FIGURE 12. This advertisement for the benefits of Golden Rice is part of an industry public relations campaign to promote public acceptance of genetically modified foods; it appeared frequently in 2001 in publications such as the New Yorker, Scientific American, and the New York Times. The text fails to emphasize that the rice, which “could help alleviate more suffering and illness than any single medicine,” is not yet available.
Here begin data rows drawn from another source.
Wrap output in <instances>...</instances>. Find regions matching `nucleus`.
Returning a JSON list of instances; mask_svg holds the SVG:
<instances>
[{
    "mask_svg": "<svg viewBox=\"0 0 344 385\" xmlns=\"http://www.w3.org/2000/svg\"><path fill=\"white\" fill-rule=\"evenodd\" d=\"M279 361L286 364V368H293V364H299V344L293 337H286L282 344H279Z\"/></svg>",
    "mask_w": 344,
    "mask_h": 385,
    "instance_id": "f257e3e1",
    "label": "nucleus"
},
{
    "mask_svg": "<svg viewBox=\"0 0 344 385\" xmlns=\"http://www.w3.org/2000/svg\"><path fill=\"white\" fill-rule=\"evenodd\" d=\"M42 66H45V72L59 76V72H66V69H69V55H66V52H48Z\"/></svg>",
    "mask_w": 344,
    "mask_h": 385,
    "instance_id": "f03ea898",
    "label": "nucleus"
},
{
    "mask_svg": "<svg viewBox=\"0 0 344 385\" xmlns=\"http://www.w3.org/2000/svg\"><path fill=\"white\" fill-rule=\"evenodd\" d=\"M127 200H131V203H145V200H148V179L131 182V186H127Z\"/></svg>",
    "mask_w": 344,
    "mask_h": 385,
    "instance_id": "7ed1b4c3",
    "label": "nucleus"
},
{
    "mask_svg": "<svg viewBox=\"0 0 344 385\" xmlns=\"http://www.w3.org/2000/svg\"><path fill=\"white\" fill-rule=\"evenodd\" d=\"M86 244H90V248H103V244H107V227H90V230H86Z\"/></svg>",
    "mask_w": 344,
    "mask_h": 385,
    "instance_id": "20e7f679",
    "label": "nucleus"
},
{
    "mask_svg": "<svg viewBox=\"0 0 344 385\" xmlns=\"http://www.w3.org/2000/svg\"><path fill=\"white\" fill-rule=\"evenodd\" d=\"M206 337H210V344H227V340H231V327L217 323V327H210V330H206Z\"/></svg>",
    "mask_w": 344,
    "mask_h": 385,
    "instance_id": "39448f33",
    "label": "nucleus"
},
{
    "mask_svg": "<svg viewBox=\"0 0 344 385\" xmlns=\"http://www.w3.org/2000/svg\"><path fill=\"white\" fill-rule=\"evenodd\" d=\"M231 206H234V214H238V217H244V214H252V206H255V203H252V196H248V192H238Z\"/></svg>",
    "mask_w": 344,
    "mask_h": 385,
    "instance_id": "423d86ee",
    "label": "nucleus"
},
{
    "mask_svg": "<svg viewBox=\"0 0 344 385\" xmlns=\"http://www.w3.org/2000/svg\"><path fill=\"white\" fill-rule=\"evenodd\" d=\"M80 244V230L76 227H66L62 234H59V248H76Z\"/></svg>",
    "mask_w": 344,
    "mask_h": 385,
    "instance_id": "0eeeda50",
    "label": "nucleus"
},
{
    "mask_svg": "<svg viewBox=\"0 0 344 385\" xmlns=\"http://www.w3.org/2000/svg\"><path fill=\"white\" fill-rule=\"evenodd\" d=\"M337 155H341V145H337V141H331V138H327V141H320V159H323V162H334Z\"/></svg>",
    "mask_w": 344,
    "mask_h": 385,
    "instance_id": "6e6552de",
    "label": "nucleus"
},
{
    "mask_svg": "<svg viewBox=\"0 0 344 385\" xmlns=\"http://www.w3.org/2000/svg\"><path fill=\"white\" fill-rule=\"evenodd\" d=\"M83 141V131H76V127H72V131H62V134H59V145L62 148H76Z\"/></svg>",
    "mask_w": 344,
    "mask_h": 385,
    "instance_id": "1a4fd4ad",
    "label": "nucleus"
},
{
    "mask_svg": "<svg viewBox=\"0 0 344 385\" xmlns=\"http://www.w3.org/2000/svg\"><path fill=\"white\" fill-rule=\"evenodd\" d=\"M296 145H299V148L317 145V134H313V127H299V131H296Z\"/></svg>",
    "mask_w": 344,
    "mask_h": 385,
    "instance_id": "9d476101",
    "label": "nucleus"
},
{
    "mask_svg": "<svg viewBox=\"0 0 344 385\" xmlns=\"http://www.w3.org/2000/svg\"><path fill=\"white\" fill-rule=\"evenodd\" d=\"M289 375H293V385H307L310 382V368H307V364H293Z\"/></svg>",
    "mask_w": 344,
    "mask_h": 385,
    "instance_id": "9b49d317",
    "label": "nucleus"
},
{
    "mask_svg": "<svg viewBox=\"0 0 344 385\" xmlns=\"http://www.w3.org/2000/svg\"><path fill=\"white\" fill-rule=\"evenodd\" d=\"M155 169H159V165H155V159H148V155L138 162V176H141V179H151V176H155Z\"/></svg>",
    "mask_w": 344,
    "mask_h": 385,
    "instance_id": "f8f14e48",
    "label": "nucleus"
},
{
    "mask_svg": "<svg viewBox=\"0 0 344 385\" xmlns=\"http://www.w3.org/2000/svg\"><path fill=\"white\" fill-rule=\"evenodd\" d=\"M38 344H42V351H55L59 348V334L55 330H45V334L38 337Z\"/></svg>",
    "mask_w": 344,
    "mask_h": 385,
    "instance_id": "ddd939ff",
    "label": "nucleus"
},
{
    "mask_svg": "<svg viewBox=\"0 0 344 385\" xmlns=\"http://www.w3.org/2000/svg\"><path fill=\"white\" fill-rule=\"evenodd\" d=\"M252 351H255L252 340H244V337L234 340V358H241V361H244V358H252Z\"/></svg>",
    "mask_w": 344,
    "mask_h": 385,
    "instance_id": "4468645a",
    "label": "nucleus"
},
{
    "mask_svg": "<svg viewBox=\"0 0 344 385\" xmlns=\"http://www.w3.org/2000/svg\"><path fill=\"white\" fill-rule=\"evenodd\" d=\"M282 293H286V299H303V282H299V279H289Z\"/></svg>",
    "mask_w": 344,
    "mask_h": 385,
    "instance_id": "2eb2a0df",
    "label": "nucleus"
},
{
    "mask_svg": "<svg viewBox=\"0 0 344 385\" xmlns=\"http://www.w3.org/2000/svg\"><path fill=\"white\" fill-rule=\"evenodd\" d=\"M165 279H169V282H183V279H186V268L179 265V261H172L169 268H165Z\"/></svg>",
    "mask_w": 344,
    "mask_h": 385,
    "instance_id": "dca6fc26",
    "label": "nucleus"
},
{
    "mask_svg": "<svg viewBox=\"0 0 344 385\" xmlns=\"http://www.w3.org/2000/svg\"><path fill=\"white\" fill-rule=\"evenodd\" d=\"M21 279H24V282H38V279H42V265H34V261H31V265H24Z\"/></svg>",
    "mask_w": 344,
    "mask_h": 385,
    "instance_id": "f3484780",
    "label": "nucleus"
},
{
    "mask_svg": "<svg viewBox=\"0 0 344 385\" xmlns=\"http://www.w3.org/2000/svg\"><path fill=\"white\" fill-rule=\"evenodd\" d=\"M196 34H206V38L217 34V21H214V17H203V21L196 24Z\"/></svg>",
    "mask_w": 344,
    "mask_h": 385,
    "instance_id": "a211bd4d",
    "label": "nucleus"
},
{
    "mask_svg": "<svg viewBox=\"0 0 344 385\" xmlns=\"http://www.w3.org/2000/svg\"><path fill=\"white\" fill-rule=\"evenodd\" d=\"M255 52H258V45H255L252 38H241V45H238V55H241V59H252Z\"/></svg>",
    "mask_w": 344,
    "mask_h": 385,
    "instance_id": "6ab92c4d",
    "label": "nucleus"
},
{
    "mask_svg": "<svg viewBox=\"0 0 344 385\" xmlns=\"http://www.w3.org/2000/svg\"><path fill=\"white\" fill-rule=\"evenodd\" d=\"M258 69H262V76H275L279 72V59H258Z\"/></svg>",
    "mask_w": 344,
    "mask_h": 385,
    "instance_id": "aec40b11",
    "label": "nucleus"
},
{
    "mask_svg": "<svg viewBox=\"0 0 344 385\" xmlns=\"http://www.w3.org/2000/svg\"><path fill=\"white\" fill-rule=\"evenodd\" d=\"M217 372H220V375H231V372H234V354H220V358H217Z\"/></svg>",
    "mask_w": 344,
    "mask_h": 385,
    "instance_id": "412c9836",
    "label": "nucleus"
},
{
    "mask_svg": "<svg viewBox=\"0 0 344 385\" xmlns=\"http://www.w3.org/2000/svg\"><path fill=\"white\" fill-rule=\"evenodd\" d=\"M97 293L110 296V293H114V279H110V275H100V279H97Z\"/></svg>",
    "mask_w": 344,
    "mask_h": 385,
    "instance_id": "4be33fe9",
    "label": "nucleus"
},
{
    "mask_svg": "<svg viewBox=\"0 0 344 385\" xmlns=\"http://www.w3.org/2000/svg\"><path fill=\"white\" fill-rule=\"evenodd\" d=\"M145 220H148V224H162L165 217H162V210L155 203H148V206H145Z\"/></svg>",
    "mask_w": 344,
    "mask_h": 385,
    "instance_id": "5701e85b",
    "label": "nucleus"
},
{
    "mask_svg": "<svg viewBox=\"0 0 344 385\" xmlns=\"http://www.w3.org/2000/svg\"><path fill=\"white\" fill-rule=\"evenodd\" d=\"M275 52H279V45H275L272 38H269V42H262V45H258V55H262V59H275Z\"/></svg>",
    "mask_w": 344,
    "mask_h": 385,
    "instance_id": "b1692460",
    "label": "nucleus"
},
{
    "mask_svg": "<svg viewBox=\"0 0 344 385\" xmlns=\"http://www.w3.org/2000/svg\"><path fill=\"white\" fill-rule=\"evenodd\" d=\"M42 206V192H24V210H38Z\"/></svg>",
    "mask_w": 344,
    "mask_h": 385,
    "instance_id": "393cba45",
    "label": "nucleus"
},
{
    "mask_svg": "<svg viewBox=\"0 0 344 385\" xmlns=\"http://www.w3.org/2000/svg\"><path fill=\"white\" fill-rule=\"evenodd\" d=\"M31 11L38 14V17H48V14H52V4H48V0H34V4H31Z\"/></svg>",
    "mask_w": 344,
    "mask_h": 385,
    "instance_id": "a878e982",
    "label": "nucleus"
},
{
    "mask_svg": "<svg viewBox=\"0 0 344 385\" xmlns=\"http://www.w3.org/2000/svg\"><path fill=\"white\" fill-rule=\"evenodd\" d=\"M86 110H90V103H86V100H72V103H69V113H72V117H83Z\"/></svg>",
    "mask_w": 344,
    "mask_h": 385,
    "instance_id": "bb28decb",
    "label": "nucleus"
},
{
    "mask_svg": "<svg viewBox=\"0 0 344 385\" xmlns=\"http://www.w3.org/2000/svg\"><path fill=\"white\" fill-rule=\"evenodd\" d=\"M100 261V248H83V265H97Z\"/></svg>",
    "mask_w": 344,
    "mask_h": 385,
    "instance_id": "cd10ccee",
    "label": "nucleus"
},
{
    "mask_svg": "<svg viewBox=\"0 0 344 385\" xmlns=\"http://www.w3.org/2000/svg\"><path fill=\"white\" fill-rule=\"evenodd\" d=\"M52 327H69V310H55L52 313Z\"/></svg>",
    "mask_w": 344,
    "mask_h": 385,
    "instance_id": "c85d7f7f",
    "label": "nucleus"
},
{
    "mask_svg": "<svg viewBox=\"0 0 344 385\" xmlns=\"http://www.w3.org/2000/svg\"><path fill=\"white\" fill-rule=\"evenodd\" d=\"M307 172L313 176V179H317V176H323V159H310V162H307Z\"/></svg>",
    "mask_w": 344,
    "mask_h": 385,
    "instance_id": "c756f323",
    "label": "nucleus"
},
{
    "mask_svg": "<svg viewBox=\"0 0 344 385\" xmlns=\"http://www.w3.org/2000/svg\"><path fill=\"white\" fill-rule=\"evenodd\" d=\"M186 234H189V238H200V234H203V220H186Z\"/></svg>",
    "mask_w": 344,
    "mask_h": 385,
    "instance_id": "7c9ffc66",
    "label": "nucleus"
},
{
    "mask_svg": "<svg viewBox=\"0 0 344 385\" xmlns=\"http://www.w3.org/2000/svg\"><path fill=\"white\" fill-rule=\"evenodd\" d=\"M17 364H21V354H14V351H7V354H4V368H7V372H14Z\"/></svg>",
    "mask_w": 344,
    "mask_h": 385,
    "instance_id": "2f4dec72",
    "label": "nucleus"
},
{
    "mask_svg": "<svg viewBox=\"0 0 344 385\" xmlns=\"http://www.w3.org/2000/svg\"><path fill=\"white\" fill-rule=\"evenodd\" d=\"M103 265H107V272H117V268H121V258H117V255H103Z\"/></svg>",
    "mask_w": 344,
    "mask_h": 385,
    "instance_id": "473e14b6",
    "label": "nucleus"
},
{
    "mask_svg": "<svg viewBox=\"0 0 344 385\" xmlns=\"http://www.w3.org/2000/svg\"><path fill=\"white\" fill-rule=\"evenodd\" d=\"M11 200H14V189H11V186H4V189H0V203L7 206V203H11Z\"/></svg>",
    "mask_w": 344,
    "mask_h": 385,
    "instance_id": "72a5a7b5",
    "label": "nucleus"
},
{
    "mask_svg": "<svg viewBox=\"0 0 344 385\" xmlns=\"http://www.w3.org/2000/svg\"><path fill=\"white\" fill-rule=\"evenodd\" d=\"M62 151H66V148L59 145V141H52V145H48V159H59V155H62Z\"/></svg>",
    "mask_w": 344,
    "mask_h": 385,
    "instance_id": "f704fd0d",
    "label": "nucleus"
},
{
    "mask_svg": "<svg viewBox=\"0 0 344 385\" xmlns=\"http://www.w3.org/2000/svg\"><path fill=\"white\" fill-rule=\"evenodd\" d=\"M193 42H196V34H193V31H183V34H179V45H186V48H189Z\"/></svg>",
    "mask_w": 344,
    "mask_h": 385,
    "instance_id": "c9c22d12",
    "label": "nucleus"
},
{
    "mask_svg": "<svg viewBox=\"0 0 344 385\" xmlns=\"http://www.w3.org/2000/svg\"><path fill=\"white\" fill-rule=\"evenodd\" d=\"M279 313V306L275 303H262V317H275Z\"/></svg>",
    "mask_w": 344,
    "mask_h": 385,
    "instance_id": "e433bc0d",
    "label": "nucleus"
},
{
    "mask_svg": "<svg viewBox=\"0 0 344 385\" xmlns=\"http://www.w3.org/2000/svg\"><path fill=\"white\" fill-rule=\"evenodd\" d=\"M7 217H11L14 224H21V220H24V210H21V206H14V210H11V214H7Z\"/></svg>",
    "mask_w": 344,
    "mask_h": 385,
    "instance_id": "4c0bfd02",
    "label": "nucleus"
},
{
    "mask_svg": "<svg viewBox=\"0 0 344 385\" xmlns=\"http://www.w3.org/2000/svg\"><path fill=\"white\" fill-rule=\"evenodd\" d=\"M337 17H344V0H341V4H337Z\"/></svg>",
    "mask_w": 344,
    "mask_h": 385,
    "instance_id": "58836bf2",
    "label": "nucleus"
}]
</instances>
Because both traditional plant genetics and biotechnology involve similar manipulations and because they both achieve the same result—insertion of new segments of DNA into a plant’s existing DNA—biotechnologists maintain that the plants they develop are no different from those produced in old-fashioned ways, and should not be viewed or treated differently by regulatory agencies or the public. As we will see (and as the appendix explains in further detail), the steps involved in creating a transgenic plant are numerous and complex, and they introduce DNA segments that may come from unrelated organisms. Do these differences matter? The response is no if one focuses on the similarities: DNA is DNA no matter where it comes from. The response is yes if one focuses on differences or the societal implications of the technology. Points of view govern such responses and lead to political controversy.

Golden Rice: The Science

Plant bioengineering is accomplished through recombinant DNA technology, through which the DNA segments that comprise a desirable gene from bacteria, for example, are inserted (recombined) permanently into the DNA of an entirely different organism—in this case, a plant. Scientists using recombinant techniques have created insect- and herbicide-resistant crops by taking genes from bacteria and transferring them to corn and soybeans. To develop Golden Rice, they recombined genes and DNA regulatory segments from daffodils, peas, viruses, and bacteria to induce rice to make beta-carotene in its endosperm—the white, starchy part of the grain. Rice, like all grains, consists of three principal parts: a surrounding sheath of nutrient-rich bran, an inner endosperm containing starch and a little protein, and an embryo, which draws on the energy and nutrients in the grain when it begins to grow into a plant (see figure 13). Rice makes small amounts of beta-carotene in its bran layers, but not in the endosperm. Most people just eat the endosperm, however, because millers remove the bran layers when they convert brown rice to white rice (which is why white rice in the United States is enriched with several vitamins and iron).

FIGURE 13. The metabolic steps through which plants make beta-carotene from precursor molecules, and animals convert beta-carotene to vitamin A. An enzyme carries out each step. Rice bran contains information for the complete set of enzymes to make beta-carotene, but some enzymes are inactive in the endosperm. To create Golden Rice, scientists obtain genes (DNA) for the missing enzymes from other plants and bacteria and insert them into the DNA of rice (see tables 12 and 16, pages 158 and 280).